If for some reason you don’t watch Extra Credits videos, you should start right now. There is no better introduction for pen and paper GMs to Extra Credits’ insights on game development (video games) than their two part look at RPG quest design. https://www.youtube.com/watch? v=otAkP5VjIv8
Now Extra Credits focused specifically on MMO RPG quests. I hope you’re not sending your players off to kill a nice round number of x-type monsters. But it is a very simple place for us to start the discussion. After some research I found five really basic MMO quest types kept coming up:
- Kill Quests
- Escort/Delivery Quests
- Discovery Quests
- Fetch Quests
- Escape Quests
Actually we can winnow this list better. First off an escape quest is just a delivery quest with the PCs as the package. You could also set it up as discovery quest if the escape route/exit isn’t simple to identify, like Homer’s Odyssey.
We can also tick off fetch quests, it’s just a delivery quest with a different location to pick up the package. You also may need to discover the package’s location, or kill someone to take it.
There are also inverse quests, or “Stop X” quests. Need to protect a static location or person? That’s a Stop Kill Quest.
I also wanted to add Make Quests. Those quests about building, crafting, or summoning something, NOT delivering components for an NPC to make something (delivery). I mean the inverse is an tabletop trope, how many times have you needed to stop the BBEG from completing a big ritual?
So our revised list looks something like this:
- Kill/Stop Kill
- Delivery/Stop Delivery
- Discovery/Stop Discovery
- Make/Stop Make
That’s right as PCs, we’re always killing, moving, finding, or making something. Just remember to be liberal in your application. Kill doesn’t always mean a person or monster, it could be an idea, or an item. Same thing with Stop X inverses, Stop Kill doesn’t necessarily need to be achieved by killing. In fact, it’s a lot more interesting when it’s not. With that in mind we can apply this lean mean list of basic quest types to the initial list of twelve.
- Kill = Kill
- Fetch = Delivery with potential additions of Kill and Discovery
- Fedex = Delivery
- Collect = Delivery for someone else. An intrinsic collect quest has no valid parallel in tabletop
- Escort = Delivery
- Exploration = Discovery
- Siege = Kill
- Defense = Kill… to Stop Kill
- Diplomatic = Make/Stop Make, but could be any depending on the situation
- Recruitment = Discover/Make often by way of Stop Kill (save NPC from death)
- Sabotage = Stop Make or Kill
- Theft = Delivery
Pretty easy, right? Like a Fetch Quest you should routinely chain these basic quest types together to make larger and more dynamic adventures by linking the individual objectives. Earlier I mentioned stopping the BBEG from completing a ritual, let’s break that down to make the adventure more dynamic.

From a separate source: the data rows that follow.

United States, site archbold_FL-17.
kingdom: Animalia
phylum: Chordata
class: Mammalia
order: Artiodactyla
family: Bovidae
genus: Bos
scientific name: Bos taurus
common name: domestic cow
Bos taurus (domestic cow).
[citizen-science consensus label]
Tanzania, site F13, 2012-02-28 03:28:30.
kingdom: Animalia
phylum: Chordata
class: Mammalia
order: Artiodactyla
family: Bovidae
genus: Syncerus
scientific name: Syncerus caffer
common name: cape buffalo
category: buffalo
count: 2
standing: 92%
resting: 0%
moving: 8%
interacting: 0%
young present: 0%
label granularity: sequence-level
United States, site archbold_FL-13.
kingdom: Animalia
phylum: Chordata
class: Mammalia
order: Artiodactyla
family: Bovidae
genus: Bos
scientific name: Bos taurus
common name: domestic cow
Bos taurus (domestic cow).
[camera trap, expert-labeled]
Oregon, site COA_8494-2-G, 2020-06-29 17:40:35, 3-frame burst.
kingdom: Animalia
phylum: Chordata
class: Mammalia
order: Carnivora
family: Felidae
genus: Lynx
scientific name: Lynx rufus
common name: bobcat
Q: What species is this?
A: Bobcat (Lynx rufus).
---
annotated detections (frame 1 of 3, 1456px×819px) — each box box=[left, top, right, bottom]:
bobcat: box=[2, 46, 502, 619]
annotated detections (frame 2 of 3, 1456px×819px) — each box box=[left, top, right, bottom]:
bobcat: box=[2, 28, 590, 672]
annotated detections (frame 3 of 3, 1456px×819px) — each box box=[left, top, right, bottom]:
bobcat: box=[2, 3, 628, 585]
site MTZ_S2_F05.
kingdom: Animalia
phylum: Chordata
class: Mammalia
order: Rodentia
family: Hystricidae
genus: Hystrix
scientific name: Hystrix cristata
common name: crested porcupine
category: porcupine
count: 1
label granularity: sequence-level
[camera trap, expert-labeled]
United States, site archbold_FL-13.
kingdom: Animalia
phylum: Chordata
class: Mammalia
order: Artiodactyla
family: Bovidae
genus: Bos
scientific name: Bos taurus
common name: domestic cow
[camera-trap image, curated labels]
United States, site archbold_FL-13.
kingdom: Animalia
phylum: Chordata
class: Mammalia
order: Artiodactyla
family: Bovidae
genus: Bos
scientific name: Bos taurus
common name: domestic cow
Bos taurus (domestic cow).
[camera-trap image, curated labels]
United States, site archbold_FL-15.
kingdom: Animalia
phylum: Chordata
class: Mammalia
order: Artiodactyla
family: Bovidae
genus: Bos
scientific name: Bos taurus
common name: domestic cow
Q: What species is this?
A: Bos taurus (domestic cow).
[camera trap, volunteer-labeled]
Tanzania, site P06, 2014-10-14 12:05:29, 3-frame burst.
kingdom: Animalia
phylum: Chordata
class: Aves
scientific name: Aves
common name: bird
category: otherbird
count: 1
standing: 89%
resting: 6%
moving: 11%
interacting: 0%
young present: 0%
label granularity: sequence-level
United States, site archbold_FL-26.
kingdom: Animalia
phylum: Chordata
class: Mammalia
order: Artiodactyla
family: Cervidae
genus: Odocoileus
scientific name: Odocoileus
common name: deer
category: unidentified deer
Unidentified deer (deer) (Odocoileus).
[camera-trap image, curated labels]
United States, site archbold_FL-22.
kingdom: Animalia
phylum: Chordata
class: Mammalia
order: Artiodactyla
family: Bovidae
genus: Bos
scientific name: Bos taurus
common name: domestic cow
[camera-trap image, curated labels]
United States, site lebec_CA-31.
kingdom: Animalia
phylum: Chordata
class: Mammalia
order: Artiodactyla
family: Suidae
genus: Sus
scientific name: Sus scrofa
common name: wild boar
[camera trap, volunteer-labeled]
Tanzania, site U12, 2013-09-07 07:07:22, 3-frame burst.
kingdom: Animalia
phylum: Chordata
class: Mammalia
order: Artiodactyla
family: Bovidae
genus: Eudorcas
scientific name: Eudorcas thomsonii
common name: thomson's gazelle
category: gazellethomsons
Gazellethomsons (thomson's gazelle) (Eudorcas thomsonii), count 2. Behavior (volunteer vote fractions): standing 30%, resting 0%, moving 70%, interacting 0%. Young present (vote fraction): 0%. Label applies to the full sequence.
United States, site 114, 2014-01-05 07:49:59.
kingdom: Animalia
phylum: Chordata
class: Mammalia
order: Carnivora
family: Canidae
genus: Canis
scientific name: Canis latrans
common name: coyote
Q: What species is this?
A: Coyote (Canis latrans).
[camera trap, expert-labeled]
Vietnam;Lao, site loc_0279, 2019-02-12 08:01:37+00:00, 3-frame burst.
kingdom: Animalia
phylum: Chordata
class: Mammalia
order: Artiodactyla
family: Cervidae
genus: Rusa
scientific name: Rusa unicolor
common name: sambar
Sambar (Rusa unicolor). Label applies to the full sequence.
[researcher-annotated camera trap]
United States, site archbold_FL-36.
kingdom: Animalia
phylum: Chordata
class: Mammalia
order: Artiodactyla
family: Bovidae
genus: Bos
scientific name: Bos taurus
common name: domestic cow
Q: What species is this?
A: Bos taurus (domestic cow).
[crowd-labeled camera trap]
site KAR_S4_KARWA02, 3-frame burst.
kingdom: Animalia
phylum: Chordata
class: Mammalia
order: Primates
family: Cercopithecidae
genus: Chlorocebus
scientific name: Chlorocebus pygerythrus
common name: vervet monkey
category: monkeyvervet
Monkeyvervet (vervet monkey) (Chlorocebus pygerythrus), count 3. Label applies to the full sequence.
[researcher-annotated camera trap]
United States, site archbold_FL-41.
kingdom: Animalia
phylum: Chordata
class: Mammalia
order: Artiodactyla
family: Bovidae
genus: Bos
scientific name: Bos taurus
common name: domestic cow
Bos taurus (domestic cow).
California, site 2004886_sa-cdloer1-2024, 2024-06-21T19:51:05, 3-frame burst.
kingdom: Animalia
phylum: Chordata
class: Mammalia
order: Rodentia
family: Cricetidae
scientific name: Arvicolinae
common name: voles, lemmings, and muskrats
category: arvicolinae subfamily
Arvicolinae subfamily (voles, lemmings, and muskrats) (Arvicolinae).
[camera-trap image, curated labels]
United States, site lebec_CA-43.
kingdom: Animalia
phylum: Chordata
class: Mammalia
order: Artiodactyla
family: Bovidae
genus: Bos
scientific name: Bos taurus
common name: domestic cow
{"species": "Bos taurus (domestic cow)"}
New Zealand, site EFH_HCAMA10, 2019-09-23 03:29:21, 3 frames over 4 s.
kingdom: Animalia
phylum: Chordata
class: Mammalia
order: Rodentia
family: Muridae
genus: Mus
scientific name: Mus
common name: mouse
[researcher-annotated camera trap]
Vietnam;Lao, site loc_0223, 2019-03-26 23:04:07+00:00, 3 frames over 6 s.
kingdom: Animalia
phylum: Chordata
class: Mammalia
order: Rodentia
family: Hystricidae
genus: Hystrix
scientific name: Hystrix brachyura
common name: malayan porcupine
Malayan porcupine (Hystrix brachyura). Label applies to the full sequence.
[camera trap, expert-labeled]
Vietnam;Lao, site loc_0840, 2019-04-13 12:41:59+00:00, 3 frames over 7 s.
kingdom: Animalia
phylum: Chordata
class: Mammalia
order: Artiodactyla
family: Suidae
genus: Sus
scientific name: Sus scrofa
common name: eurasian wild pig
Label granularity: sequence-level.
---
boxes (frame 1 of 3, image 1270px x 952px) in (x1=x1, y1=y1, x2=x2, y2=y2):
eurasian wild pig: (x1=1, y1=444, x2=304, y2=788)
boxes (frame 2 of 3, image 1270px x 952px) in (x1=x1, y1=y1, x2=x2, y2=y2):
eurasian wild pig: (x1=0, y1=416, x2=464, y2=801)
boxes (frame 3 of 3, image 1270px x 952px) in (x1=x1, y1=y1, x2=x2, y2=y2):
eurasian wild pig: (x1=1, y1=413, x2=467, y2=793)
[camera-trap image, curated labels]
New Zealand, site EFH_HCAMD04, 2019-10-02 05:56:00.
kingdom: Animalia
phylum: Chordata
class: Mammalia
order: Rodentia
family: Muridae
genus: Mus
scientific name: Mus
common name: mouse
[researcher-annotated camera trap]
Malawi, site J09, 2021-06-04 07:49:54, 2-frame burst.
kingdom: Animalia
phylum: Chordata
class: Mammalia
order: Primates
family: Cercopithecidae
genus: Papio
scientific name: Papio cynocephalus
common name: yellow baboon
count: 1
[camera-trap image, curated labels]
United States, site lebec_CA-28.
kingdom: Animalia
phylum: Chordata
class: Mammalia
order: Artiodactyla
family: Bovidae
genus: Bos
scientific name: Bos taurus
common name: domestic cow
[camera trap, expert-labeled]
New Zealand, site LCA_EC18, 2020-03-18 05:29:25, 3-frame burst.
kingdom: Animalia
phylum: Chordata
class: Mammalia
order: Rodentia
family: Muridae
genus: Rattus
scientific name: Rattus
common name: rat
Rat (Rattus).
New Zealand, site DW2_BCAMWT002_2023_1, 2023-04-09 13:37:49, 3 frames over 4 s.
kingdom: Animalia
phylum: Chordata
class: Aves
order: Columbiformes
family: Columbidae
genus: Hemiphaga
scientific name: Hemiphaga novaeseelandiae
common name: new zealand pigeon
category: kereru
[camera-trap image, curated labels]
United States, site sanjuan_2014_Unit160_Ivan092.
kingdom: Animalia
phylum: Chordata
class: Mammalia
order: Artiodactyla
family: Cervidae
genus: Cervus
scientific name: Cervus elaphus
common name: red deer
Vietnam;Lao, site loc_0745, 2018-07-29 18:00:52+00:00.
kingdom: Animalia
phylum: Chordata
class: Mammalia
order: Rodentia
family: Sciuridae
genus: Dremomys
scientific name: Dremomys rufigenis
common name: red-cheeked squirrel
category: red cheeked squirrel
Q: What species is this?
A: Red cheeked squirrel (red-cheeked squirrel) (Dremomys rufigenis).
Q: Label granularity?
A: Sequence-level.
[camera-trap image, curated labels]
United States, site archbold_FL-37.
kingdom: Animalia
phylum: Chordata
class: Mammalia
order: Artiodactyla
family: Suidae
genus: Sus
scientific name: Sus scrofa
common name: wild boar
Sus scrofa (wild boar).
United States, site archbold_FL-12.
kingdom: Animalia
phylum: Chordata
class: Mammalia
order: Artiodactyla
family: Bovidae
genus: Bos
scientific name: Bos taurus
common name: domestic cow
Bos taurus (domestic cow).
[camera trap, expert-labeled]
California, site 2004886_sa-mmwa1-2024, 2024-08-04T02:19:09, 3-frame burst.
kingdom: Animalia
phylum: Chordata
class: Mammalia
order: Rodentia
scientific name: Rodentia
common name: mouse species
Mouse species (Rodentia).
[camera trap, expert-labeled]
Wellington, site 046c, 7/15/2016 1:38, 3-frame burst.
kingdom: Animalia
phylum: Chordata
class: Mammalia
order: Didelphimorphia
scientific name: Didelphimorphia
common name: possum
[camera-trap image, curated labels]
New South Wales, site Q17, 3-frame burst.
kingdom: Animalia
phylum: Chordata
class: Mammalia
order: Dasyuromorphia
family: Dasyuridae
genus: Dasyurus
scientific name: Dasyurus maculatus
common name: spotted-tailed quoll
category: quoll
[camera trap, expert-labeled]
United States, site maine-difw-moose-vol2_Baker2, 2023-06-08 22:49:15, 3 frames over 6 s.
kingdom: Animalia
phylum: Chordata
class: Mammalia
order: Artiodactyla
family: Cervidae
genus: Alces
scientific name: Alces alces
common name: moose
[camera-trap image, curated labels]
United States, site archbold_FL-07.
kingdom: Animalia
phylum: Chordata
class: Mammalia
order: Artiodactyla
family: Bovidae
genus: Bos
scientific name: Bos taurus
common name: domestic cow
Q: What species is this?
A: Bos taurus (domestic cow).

Discover: The party needs to find out where the evil cultists’ base is located
Stop Make: Stop the evil ritual from completion
Kill: The party needs to desecrate the site to make sure no cultists resume the ritual
Stop Kill: The party needs to protect the site while one character desecrates it
Kill: The party needs to do clean up duty on the remaining cultists.
Keep these simple quest types in mind when planning your next adventure. Keep an eye out as I expand on this premise in the next blog.